Louisiana Moves Forward On Sugar-to-Ethanol Plant

Joanna Schroeder

Louisiana is one step closer to being the first state in the U.S. to boast a sugar-to-ethanol plant. The Louisiana Public Facilities Authority Board of Trustees has approved bonds worth up to $70 million to help build the plant in Lacassine. The plant is a project of Louisiana Green Fuels (LGF) and is 80 percent owned by Andino Energy and 20 percent owned by Lake Charles-area sugarcane farmers. The refinery will be built by a manufacturer based in India where the plant would be pre-built and shipped to Lake Charles in late summer and be in place before the next year’s cane harvest begins this October.
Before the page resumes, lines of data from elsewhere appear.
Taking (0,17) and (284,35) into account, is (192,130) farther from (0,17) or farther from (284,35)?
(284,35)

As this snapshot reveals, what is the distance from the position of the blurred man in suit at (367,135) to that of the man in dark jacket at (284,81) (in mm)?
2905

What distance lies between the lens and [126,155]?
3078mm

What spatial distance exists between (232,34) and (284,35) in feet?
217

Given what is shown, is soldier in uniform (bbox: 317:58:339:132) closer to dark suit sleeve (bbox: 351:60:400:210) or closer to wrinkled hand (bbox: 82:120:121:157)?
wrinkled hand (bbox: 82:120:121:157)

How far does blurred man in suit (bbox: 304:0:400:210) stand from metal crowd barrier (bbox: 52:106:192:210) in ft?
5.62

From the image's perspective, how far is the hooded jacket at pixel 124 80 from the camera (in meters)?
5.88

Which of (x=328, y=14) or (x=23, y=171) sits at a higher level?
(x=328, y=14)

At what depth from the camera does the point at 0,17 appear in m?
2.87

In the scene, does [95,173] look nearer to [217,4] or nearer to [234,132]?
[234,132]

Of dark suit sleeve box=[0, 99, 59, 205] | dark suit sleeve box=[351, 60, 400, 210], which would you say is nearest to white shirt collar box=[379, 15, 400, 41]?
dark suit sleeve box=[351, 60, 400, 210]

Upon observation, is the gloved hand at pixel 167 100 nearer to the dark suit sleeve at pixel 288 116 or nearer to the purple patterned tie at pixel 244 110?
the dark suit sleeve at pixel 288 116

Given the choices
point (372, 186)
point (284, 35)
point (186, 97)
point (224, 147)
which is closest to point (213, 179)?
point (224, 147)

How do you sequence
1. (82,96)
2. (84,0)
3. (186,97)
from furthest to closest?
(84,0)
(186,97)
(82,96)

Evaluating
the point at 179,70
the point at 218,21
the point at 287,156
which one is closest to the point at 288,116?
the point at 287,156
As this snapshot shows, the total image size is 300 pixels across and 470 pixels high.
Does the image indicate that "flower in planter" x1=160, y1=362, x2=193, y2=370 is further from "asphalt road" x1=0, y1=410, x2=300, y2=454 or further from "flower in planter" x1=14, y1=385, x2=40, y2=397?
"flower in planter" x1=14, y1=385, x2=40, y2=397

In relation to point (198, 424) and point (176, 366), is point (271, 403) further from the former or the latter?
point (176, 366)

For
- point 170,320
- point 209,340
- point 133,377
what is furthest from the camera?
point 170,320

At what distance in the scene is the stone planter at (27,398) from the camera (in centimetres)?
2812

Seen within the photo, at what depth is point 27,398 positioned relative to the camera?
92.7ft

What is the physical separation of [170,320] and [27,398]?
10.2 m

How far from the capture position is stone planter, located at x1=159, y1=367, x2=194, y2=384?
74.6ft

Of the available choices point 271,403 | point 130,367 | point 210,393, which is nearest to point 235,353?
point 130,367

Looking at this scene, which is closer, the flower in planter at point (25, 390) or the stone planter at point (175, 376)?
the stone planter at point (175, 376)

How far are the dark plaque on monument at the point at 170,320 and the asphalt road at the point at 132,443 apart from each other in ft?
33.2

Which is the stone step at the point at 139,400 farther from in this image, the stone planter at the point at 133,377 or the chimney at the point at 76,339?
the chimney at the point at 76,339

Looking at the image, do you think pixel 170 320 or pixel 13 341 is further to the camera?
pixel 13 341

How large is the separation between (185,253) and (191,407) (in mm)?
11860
“Because of increasing oil prices and concerns over the environment, interest in the alternative fuel industry is growing,” said Thomas A. Antoon, chairman of the LPFA Board, in a press statement. “This new sugar-to-ethanol plant will move our state into the forefront of the growing alternative fuel production industry and should have a favorable economic impact on southwestern Louisiana.”

The sugar-to-ethanol plant will be sited near the Lake Charles Cane-Lacassine Syrup Mill that has been in operation since 2006. The ethanol plant will use syrup produced at this plant along with can molasses sourced from other sugar mills in the state to produce the fuel. LGF anticipates the ethanol will be sold to the city of Houston as well as the state, that both have ethanol mandates in place.

The bond approval is considered a preliminary approval for additional bonds and LGF says these bonds lend credibility to the company’s effort to court private investors. To date, Andino Energy along with a cooperative of Lake Charles farmers have spent nearly $40 million to buy land and secure contracts for sugarcane and sweet sorghum farmers. According to Alex Santacoloma, co-owner of Andino Energy, this is the reason the bonds are needed to help build the ethanol plant.